Dr. Phil is Correct that COVID School Closures Harmed Children

On February 26, Dr. Phil McGraw appeared on The View, where he disagreed with the show’s hosts on the necessity of Covid-19 lockdowns and school closures. When co-host Ana Navarro asked McGraw “Are you saying no school children died of Covid?” he replied, “[they were] the safest group, they were the less vulnerable group, and they suffered and will suffer more from the mismanagement of Covid-19 than they will from the exposure to covid.” Co-host Whoopi Goldberg concluded the segment by stating “We don’t even have time to talk it out now,” prompting several articles claiming to debunk McGraw’s claims about lockdowns. 

However, the best available data show that Dr. Phil accurately characterized the low-risk Covid-19 posed to school children and the immense harm that befell them during school closures. The median infection fatality rate (IFR) of Covid-19 in people ages 0-19 is 0.0003%. There is evidence that hospitals overcounted the number of children with Covid-19 by almost 50%, suggesting that the CDC’s already extremely low statistics for children are inflated. 

There is also no evidence closing schools protected children from Covid-19. In Sweden, schools remained open for children aged 1-16 during the Spring of 2020, with research demonstrating no children died of Covid-19 as a result. Several other studies on school closures corroborate this result. The New York Times reported on the vast majority of schools in Europe remaining open during the pandemic, with medical researchers affirming that “the rate of coronavirus transmission in schools is relatively low, especially among the youngest students; children who do get infected tend to have mild symptoms; and measures like mask-wearing, social distancing, and air circulation are more effective than they had predicted.” Further, when private schools in New York City reopened in Fall 2020, one study found “Covid‐19 infection rates in these selected private schools were low compared with community rates, suggesting that children might have a limited role in virus transmission in these communities.”

What’s more, school closures likely increased the risk of Covid-19 for elderly people. In a piece for the New York Magazine entitled “Why Spending Time With Kids Might Actually Help Protect You From Covid,” journalist David Zweig reports that there was never a risk in sending children to school, citing two studies published in Proceedings of the National Academy of Sciences. The first analyzed the insurance records of 3 million adults, with results “suggest[ing] that cross-immunity from common coronaviruses — which sometimes cause the colds and sniffles that children tend to carry — may play a role in protection against severe Covid-19 outcomes.” The second affirmed, “at least for a limited time, getting the common cold appeared to help some people’s immune system protect against Covid.” Zweig explains, “Taken together, the findings suggest that social distancing and isolation at a population level, particularly from young children, may have counterintuitively put some people at greater risk of Covid-19 infection or severe disease once they resumed normal contact.”

Meanwhile, CDC research also demonstrates that lockdowns and school closures caused a significant increase in physical and emotional child abuse, with instances of abuse growing from 5.5% and 13.9% in 2013 to 11% and 55% during the first year of the pandemic, respectively. A Harvard study published in late 2020 also found a significant increase in food insecurity, doubling from 14% to 28%, as a result of school closures. One study of 3,000 four and five-year-olds found a rise in “aggressive behavior such as biting and hitting, feelings of struggling in class or being overwhelmed around large groups of children,” with an increasing number of students falling below grade-level standards in all subjects. 
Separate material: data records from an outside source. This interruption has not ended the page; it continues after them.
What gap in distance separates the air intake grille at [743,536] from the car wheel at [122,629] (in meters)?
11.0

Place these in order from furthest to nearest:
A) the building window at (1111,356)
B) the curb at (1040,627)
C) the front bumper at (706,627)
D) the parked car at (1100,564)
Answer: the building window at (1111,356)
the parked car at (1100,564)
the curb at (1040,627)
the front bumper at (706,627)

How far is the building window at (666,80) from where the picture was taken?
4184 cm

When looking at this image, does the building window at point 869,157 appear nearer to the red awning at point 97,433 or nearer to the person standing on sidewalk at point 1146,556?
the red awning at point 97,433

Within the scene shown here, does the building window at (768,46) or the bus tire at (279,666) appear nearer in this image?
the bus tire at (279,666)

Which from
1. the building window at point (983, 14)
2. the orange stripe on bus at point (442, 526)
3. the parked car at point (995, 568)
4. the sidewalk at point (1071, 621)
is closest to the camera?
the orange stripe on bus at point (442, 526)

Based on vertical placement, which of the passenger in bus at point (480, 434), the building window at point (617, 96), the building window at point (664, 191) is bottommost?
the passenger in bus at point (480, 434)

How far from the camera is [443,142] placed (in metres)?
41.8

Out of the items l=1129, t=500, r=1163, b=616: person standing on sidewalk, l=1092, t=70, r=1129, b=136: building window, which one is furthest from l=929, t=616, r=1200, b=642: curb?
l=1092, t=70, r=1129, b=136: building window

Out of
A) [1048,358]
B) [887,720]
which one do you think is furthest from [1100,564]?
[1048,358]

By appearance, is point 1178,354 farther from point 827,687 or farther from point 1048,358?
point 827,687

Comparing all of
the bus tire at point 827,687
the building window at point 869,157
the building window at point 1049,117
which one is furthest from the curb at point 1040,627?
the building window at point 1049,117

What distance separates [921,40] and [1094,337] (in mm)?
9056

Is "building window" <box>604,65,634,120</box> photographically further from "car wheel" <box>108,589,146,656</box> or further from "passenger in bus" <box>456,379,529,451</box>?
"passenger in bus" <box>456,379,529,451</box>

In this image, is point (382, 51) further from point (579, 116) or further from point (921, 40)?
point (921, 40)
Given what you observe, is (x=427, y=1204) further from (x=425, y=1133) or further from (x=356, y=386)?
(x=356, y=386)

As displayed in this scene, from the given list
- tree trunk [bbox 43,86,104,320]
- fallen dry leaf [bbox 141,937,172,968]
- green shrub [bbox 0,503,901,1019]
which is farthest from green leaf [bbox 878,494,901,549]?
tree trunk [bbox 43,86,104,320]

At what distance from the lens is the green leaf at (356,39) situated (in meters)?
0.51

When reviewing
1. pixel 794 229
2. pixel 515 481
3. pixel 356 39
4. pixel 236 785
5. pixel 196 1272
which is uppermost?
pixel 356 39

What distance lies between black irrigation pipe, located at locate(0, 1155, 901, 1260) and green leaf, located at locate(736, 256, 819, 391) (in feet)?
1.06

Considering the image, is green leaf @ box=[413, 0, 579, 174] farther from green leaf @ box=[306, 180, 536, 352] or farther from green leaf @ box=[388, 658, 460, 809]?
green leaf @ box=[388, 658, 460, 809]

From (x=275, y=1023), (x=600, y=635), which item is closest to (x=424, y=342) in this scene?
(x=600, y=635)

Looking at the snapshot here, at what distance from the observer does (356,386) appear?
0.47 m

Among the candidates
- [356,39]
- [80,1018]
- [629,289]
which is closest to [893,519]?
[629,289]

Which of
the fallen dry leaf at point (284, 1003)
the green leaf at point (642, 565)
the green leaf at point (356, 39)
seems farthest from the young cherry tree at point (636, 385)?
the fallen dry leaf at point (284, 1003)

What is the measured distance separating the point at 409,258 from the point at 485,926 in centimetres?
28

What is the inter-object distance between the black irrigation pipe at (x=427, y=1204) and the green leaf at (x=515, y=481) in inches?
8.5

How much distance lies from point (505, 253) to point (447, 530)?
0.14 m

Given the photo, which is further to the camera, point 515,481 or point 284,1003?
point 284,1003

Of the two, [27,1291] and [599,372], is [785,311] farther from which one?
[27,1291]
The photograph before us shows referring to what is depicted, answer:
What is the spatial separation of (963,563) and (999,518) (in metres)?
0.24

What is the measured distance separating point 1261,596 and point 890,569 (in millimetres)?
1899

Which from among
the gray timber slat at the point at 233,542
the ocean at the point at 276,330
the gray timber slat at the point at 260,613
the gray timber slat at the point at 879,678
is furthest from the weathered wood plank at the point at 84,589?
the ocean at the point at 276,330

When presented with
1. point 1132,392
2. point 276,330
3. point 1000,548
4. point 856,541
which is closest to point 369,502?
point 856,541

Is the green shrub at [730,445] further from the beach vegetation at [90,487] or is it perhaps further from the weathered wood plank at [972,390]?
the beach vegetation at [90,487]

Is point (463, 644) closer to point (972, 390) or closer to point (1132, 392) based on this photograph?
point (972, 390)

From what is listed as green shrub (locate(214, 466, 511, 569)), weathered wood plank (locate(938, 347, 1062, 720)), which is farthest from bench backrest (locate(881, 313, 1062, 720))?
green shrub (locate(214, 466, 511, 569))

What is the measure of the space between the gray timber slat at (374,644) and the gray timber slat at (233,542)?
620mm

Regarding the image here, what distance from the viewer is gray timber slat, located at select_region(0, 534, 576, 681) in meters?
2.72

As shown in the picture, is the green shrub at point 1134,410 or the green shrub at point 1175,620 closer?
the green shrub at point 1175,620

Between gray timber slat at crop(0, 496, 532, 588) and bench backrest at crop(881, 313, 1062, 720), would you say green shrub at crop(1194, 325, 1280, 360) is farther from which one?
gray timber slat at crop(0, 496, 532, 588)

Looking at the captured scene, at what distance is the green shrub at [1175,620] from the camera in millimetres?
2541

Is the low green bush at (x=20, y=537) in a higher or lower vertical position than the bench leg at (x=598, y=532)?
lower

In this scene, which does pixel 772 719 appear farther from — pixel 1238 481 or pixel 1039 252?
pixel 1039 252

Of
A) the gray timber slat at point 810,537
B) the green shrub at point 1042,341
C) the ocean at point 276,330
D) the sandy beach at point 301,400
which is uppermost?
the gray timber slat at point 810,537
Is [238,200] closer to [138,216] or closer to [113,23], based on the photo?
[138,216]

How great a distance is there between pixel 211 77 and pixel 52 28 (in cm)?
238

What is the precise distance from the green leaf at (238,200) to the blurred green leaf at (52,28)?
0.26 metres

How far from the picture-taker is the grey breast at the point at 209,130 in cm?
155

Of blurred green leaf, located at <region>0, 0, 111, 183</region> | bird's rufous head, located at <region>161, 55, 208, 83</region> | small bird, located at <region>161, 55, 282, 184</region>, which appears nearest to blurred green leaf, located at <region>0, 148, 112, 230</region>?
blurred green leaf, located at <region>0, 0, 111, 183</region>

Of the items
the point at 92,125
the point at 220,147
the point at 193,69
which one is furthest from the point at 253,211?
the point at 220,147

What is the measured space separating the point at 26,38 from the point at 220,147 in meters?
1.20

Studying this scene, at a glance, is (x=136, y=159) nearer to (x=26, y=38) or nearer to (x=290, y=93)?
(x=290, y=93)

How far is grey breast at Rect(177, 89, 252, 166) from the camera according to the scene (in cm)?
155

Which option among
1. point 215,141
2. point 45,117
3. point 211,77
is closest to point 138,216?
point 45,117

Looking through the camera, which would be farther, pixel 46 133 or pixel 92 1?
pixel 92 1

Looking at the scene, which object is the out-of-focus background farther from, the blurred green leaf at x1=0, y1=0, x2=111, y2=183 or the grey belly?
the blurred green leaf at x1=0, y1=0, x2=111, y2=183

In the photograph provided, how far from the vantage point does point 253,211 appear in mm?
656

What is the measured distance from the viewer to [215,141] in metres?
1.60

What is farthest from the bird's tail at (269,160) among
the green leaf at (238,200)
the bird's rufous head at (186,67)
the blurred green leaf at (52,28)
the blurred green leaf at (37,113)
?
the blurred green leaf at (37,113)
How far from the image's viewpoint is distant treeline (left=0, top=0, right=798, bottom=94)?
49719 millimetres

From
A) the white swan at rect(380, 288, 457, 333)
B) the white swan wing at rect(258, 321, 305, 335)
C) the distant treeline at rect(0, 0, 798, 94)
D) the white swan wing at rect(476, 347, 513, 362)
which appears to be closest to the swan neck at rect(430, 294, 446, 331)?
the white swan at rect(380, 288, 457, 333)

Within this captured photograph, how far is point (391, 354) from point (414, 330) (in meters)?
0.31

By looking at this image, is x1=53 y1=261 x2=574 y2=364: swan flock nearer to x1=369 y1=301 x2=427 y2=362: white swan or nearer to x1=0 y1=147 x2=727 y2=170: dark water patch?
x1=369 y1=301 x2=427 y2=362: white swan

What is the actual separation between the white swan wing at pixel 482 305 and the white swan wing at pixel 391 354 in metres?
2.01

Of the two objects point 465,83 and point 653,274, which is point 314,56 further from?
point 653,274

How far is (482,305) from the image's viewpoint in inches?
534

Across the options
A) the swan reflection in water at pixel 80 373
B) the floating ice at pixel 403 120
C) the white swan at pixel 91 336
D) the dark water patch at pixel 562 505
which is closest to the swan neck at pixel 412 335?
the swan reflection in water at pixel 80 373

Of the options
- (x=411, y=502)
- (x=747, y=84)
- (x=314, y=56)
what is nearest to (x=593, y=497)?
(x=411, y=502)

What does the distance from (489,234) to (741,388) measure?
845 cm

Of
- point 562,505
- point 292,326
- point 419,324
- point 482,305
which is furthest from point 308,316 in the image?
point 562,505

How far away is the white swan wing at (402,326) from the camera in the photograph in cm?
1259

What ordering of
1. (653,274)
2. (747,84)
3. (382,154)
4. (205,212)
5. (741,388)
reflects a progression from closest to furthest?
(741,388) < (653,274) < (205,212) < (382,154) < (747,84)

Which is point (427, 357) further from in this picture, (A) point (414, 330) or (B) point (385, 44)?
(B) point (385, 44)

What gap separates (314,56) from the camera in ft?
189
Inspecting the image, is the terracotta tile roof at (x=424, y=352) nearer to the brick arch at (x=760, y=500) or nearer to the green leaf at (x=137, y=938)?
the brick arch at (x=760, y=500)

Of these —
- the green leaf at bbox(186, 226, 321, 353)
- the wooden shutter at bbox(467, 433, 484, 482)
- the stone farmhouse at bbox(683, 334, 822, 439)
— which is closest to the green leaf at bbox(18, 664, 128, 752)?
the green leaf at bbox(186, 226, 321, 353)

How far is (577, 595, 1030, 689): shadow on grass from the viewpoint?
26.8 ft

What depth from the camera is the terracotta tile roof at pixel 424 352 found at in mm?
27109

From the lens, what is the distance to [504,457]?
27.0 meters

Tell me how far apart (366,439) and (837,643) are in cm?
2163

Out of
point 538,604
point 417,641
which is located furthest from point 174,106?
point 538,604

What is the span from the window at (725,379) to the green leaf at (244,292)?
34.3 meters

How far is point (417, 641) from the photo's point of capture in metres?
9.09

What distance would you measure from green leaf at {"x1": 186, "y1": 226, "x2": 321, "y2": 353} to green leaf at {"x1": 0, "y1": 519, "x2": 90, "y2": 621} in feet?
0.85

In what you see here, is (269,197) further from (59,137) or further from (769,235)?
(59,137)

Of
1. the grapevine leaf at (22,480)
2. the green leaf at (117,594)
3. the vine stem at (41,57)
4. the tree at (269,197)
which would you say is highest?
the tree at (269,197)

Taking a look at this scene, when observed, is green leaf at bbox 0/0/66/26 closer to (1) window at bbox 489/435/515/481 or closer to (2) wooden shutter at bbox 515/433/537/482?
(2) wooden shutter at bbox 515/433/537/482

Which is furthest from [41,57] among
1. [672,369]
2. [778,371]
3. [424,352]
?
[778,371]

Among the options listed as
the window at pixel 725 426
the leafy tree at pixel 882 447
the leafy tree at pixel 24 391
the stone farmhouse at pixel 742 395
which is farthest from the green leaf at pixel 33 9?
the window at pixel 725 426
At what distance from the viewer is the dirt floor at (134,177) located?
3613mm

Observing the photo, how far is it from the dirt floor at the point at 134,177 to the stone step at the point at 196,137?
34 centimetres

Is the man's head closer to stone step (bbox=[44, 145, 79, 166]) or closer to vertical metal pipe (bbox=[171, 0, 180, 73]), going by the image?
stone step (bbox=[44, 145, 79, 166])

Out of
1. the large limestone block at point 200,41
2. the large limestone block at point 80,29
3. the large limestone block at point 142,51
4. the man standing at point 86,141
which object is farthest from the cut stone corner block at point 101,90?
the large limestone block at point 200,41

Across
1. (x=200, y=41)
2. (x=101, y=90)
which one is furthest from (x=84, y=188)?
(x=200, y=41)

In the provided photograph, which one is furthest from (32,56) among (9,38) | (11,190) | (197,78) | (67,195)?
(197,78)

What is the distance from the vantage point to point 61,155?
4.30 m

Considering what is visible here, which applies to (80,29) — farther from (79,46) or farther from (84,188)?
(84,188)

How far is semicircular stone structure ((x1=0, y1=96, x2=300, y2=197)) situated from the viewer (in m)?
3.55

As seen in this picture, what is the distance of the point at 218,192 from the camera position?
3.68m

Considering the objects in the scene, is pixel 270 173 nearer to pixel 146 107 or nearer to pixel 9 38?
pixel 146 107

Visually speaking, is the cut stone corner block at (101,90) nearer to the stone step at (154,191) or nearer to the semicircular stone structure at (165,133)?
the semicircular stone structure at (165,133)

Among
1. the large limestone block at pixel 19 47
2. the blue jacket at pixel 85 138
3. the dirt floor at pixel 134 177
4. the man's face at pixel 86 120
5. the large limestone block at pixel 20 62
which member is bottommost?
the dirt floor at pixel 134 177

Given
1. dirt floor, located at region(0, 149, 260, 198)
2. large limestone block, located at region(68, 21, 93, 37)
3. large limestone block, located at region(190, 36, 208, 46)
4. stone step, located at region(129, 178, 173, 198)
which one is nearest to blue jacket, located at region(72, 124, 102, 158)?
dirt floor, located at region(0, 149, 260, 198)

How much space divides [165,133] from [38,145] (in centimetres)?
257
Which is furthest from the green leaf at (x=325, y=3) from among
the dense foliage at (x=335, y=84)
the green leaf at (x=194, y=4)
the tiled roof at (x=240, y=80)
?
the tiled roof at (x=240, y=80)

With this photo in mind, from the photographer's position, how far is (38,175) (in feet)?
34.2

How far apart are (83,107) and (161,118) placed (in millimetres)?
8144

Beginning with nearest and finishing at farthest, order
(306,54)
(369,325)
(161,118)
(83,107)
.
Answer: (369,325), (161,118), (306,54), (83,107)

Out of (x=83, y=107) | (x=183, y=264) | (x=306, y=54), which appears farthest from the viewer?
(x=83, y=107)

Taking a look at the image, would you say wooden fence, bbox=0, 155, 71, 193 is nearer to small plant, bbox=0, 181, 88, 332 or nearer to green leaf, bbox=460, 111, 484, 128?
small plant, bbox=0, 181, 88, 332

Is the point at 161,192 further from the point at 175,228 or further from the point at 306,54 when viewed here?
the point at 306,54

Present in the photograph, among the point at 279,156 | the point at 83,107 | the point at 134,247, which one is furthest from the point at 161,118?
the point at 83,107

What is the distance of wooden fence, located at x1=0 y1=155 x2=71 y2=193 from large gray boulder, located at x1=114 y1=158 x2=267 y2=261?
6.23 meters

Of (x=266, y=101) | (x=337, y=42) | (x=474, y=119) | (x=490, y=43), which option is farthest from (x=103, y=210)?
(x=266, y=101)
A Stanford analysis found students are falling so far behind that “recovery of the 2019-2020 losses in our nation could take years,” resulting in a “three percent decline in annual earnings lifetime for the affected students, summing up to a 1.5% reduction in Gross Domestic Product until the end of the century.” Ultimately, multiple meta-analyses showcase universally adverse behavioral and mental health effects in children stemming from lockdowns resulting in significant learning deficits among other negative consequences.

Overall, McGraw was correct to assert that the adverse behavioral, mental, social, and economic effects of lockdown were far more harmful to children than Covid-19 itself.